Pineapple roti, lemongrass-kaffir leaf ice cream & chili caramel

Pineapple Roti
Don’t wait for summer to try this. Vanilla ice cream works if lemongrass/kaffir is not an option.

The 3 scoops of ice cream in the previous post may have resembled the colors of Neapolitan, but strawberry is the only one to fit the description. The remaining 2 – lemongrass-kaffir lime leaf, cardamom coffee – are flavors that grabbed my attention on MasterChef Australia. Both are exotic, bold, intriguing combinations that we immediately loved even without the extra dessert components that made up the whole plate.

The dish above is from a recipe by contestant Tamara Graffen and the element to catch my eye was the roti bread she prepared as part of the plating. I’m familiar with Indian roti, but this roti, or more precisely roti canai, is part of southeast Asian cuisine and differs in look and texture. Crunchy, flaky, butter-kissed layers of fried dough that works with savory or sweet dishes. I’ve been making these 2-3 times a week to serve on the side with curry because they are that good!

• **Problems to solve**:
1 - Answer these questions from the pineapple roti post.
(a) What ice cream works if lemongrass-kaffir is not an option?
(b) Which of the three scoops fits the description of Neapolitan?
(c) How often has the writer been making the roti?
2 - Print the pineapple roti post from "Pineapple roti, lemongrass-kaffir" up to and including "not an option.".
The records that come next are separate from the pineapple roti post.

• **Dataset**:
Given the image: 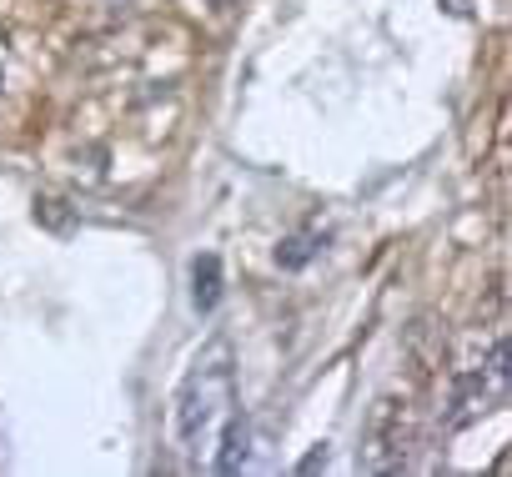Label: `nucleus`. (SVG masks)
I'll use <instances>...</instances> for the list:
<instances>
[{
	"mask_svg": "<svg viewBox=\"0 0 512 477\" xmlns=\"http://www.w3.org/2000/svg\"><path fill=\"white\" fill-rule=\"evenodd\" d=\"M236 407H241V397H236V357H231V342H226V337H211V342L191 357V367H186V377H181V387H176V402H171L176 447H181L186 457L211 452L221 422H226Z\"/></svg>",
	"mask_w": 512,
	"mask_h": 477,
	"instance_id": "nucleus-1",
	"label": "nucleus"
},
{
	"mask_svg": "<svg viewBox=\"0 0 512 477\" xmlns=\"http://www.w3.org/2000/svg\"><path fill=\"white\" fill-rule=\"evenodd\" d=\"M507 402V337L492 342L487 362H472L452 377V397H447V412H442V432H462L467 422L497 412Z\"/></svg>",
	"mask_w": 512,
	"mask_h": 477,
	"instance_id": "nucleus-2",
	"label": "nucleus"
},
{
	"mask_svg": "<svg viewBox=\"0 0 512 477\" xmlns=\"http://www.w3.org/2000/svg\"><path fill=\"white\" fill-rule=\"evenodd\" d=\"M407 447H412L407 402L397 407V397H377V407L367 417V432H362V467L367 472H402Z\"/></svg>",
	"mask_w": 512,
	"mask_h": 477,
	"instance_id": "nucleus-3",
	"label": "nucleus"
},
{
	"mask_svg": "<svg viewBox=\"0 0 512 477\" xmlns=\"http://www.w3.org/2000/svg\"><path fill=\"white\" fill-rule=\"evenodd\" d=\"M246 457H251V422H246V412L236 407V412L221 422V432H216L211 472H216V477H231V472H241V467H246Z\"/></svg>",
	"mask_w": 512,
	"mask_h": 477,
	"instance_id": "nucleus-4",
	"label": "nucleus"
},
{
	"mask_svg": "<svg viewBox=\"0 0 512 477\" xmlns=\"http://www.w3.org/2000/svg\"><path fill=\"white\" fill-rule=\"evenodd\" d=\"M221 292H226L221 257H216V252L191 257V307H196L201 317H211V312H216V302H221Z\"/></svg>",
	"mask_w": 512,
	"mask_h": 477,
	"instance_id": "nucleus-5",
	"label": "nucleus"
},
{
	"mask_svg": "<svg viewBox=\"0 0 512 477\" xmlns=\"http://www.w3.org/2000/svg\"><path fill=\"white\" fill-rule=\"evenodd\" d=\"M322 247H327V231H317V226L292 231V236H282V247H277V267L282 272H302V267H312L322 257Z\"/></svg>",
	"mask_w": 512,
	"mask_h": 477,
	"instance_id": "nucleus-6",
	"label": "nucleus"
},
{
	"mask_svg": "<svg viewBox=\"0 0 512 477\" xmlns=\"http://www.w3.org/2000/svg\"><path fill=\"white\" fill-rule=\"evenodd\" d=\"M317 467H327V442H317V447L297 462V472H302V477H307V472H317Z\"/></svg>",
	"mask_w": 512,
	"mask_h": 477,
	"instance_id": "nucleus-7",
	"label": "nucleus"
},
{
	"mask_svg": "<svg viewBox=\"0 0 512 477\" xmlns=\"http://www.w3.org/2000/svg\"><path fill=\"white\" fill-rule=\"evenodd\" d=\"M101 6H116L121 11V6H146V0H101Z\"/></svg>",
	"mask_w": 512,
	"mask_h": 477,
	"instance_id": "nucleus-8",
	"label": "nucleus"
},
{
	"mask_svg": "<svg viewBox=\"0 0 512 477\" xmlns=\"http://www.w3.org/2000/svg\"><path fill=\"white\" fill-rule=\"evenodd\" d=\"M211 6H226V0H211Z\"/></svg>",
	"mask_w": 512,
	"mask_h": 477,
	"instance_id": "nucleus-9",
	"label": "nucleus"
},
{
	"mask_svg": "<svg viewBox=\"0 0 512 477\" xmlns=\"http://www.w3.org/2000/svg\"><path fill=\"white\" fill-rule=\"evenodd\" d=\"M0 86H6V71H0Z\"/></svg>",
	"mask_w": 512,
	"mask_h": 477,
	"instance_id": "nucleus-10",
	"label": "nucleus"
}]
</instances>
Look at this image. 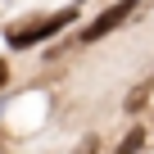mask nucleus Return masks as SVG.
<instances>
[{
    "mask_svg": "<svg viewBox=\"0 0 154 154\" xmlns=\"http://www.w3.org/2000/svg\"><path fill=\"white\" fill-rule=\"evenodd\" d=\"M140 145H145V131H140V127H131V131L122 136V145H118L113 154H140Z\"/></svg>",
    "mask_w": 154,
    "mask_h": 154,
    "instance_id": "7ed1b4c3",
    "label": "nucleus"
},
{
    "mask_svg": "<svg viewBox=\"0 0 154 154\" xmlns=\"http://www.w3.org/2000/svg\"><path fill=\"white\" fill-rule=\"evenodd\" d=\"M5 77H9V63H5V59H0V86H5Z\"/></svg>",
    "mask_w": 154,
    "mask_h": 154,
    "instance_id": "39448f33",
    "label": "nucleus"
},
{
    "mask_svg": "<svg viewBox=\"0 0 154 154\" xmlns=\"http://www.w3.org/2000/svg\"><path fill=\"white\" fill-rule=\"evenodd\" d=\"M72 23H77V9H59V14H50V18H36V23L14 27V32H9V45H14V50H27V45L50 41L54 32H63V27H72Z\"/></svg>",
    "mask_w": 154,
    "mask_h": 154,
    "instance_id": "f257e3e1",
    "label": "nucleus"
},
{
    "mask_svg": "<svg viewBox=\"0 0 154 154\" xmlns=\"http://www.w3.org/2000/svg\"><path fill=\"white\" fill-rule=\"evenodd\" d=\"M100 149V140H82V149H77V154H95Z\"/></svg>",
    "mask_w": 154,
    "mask_h": 154,
    "instance_id": "20e7f679",
    "label": "nucleus"
},
{
    "mask_svg": "<svg viewBox=\"0 0 154 154\" xmlns=\"http://www.w3.org/2000/svg\"><path fill=\"white\" fill-rule=\"evenodd\" d=\"M140 5V0H118V5H109L95 23H86V32H82V41H100V36H109L113 27H122L127 18H131V9Z\"/></svg>",
    "mask_w": 154,
    "mask_h": 154,
    "instance_id": "f03ea898",
    "label": "nucleus"
}]
</instances>
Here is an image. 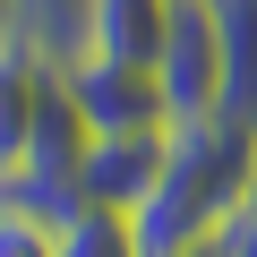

• **Expected results**:
1 -
(a) Vanilla ice cream.
(b) Strawberry.
(c) 2-3 times a week.

2 -
Pineapple roti, lemongrass-kaffir leaf ice cream & chili caramel

Pineapple Roti
Don’t wait for summer to try this. Vanilla ice cream works if lemongrass/kaffir is not an option.